#### Aufgabe 1:
Schreiben Sie aus dem Text über Mursi den Abschnitt von „# taz.de -- Ägyptens“ bis einschließlich „zu Massenprotesten auf.“ wortgetreu ab.

#### Text:
========

# taz.de -- Ägyptens Präsident Mursi: Angst vor neuem Diktator
       
       > Der ägyptische Präsident Mursi stattet sich selbst mit fast unbegrenzter
       > Macht aus und entzieht sich der Kontrolle der Justiz. Die Opposition ruft
       > zu Massenprotesten auf.
       
 (IMG) Bild: Anhänger Mursis feiern seine Entscheidungen in Kairo.
       
       KAIRO afp/dpa | Führende Oppositionelle in Ägypten haben zu landesweiten
       Protesten gegen Präsident Mohammed Mursis eigenmächtigen Ausbau seiner
       Macht aufgerufen. „Dies ist ein Coup gegen die Rechtmäßigkeit“, sagte Sameh
       Aschur, Chef der Anwaltsgewerkschaft, bei einer gemeinsamen Pressekonferenz
       mit den Oppositionspolitikern Mohamed ElBaradei und Amr Mussa am
       Donnerstagabend in Kairo. „Wir rufen alle Ägypter auf, am Freitag auf allen
       Plätzen Ägyptens zu demonstrieren“, fügte er hinzu. Die Regierungsgegner
       warfen Mursi die „Hinrichtung der Unabhängigkeit der Justiz“ vor.

========

#### Datensätze:
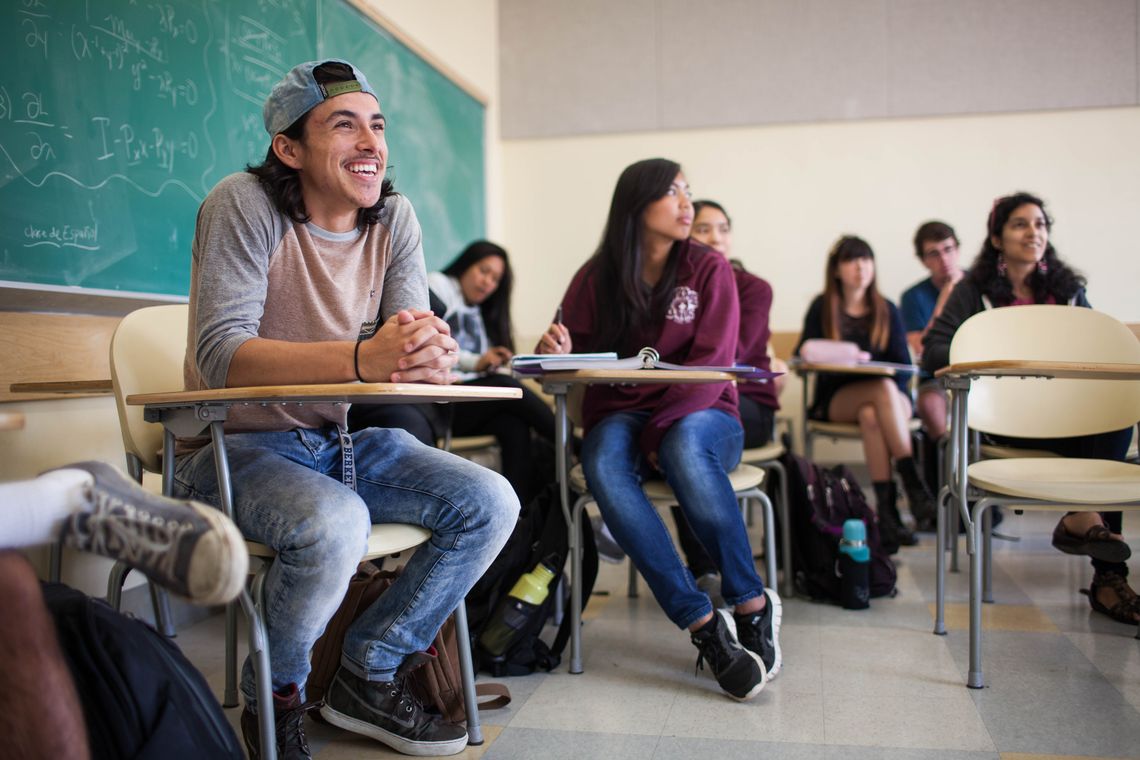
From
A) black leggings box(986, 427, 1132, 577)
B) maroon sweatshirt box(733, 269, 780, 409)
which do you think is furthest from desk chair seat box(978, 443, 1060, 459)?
maroon sweatshirt box(733, 269, 780, 409)

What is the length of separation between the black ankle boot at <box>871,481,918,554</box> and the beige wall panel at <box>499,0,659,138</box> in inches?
99.1

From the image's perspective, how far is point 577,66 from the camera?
5148 millimetres

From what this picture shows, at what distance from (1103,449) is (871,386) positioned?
118 centimetres

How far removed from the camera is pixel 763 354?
104 inches

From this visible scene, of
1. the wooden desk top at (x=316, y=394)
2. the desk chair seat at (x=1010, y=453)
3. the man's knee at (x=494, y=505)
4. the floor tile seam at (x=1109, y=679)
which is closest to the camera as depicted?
the wooden desk top at (x=316, y=394)

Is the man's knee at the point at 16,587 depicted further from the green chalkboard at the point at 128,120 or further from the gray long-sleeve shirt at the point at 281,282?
the green chalkboard at the point at 128,120

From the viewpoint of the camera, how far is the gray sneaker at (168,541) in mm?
890

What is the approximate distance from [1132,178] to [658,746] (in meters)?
4.33

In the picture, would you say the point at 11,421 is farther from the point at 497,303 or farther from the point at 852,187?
the point at 852,187

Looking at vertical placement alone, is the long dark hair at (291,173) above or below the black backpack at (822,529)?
above

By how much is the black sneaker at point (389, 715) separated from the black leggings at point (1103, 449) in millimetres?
1770

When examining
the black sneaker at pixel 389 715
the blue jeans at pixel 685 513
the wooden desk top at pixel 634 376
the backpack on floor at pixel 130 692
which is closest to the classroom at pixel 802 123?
the blue jeans at pixel 685 513

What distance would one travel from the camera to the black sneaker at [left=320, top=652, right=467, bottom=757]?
162 centimetres

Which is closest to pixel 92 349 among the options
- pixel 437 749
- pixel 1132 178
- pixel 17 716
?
pixel 437 749
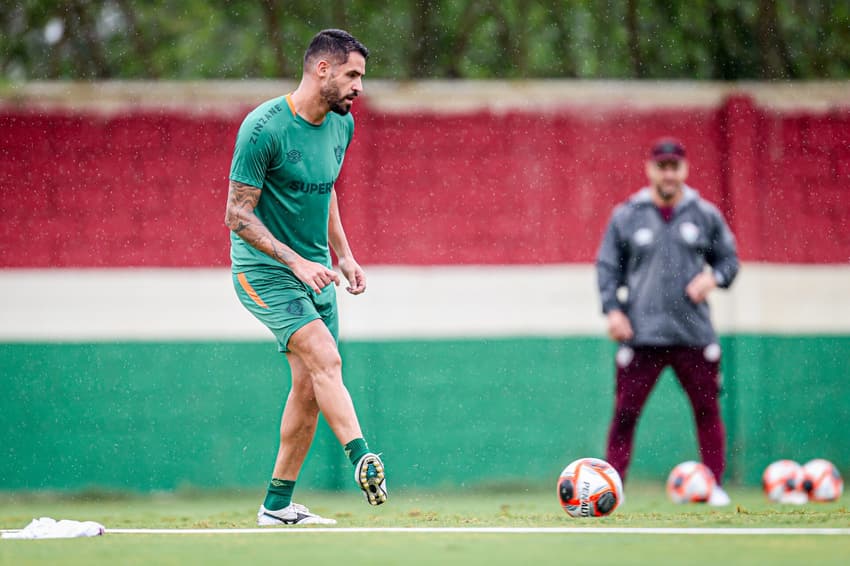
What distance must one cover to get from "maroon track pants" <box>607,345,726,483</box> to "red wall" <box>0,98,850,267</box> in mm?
2035

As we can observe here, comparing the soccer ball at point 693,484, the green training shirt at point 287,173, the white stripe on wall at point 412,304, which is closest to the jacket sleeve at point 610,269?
the soccer ball at point 693,484

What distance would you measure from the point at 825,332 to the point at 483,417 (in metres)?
2.55

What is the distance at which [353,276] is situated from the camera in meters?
6.48

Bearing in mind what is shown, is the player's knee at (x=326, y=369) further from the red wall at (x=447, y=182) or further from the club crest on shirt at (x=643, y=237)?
the red wall at (x=447, y=182)

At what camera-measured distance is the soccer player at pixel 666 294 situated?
7.95 metres

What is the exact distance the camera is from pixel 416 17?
10.2 m

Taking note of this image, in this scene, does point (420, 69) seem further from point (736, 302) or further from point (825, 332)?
point (825, 332)

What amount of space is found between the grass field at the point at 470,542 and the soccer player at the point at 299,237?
1.70 feet

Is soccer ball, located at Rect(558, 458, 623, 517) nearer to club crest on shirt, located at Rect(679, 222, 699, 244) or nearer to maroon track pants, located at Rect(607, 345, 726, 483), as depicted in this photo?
maroon track pants, located at Rect(607, 345, 726, 483)

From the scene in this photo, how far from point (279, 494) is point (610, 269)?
8.64ft

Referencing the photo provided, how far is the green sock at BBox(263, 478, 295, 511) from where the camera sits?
20.9ft

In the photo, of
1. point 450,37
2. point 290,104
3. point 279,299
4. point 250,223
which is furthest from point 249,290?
point 450,37

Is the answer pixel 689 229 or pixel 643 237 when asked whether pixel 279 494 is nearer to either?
pixel 643 237

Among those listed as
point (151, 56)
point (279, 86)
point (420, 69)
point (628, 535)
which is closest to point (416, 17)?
point (420, 69)
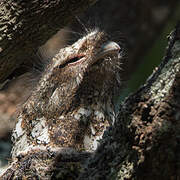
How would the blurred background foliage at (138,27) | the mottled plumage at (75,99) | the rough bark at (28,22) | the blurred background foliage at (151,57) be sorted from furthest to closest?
the blurred background foliage at (151,57) → the blurred background foliage at (138,27) → the mottled plumage at (75,99) → the rough bark at (28,22)

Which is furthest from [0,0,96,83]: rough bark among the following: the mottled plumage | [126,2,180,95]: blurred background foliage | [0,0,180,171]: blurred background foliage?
[126,2,180,95]: blurred background foliage

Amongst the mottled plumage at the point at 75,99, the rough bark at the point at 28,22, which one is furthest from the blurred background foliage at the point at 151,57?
the rough bark at the point at 28,22

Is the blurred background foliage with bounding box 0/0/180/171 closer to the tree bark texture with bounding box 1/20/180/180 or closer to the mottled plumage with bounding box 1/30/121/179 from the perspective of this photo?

========

#### Aufgabe 2:
Filtern Sie die Datensätze oben und geben Sie jede Zeile wieder, die das Wort „player“ enthält. Groß- und Kleinschreibung sind dabei zu beachten.

#### Lösung 1:
# taz.de -- Ägyptens Präsident Mursi: Angst vor neuem Diktator
       
       > Der ägyptische Präsident Mursi stattet sich selbst mit fast unbegrenzter
       > Macht aus und entzieht sich der Kontrolle der Justiz. Die Opposition ruft
       > zu Massenprotesten auf.

#### Lösung 2:
Bearing in mind what is shown, is the player's knee at (x=326, y=369) further from the red wall at (x=447, y=182) or further from the club crest on shirt at (x=643, y=237)?
At what camera-measured distance is the soccer player at pixel 666 294 situated?
What amount of space is found between the grass field at the point at 470,542 and the soccer player at the point at 299,237?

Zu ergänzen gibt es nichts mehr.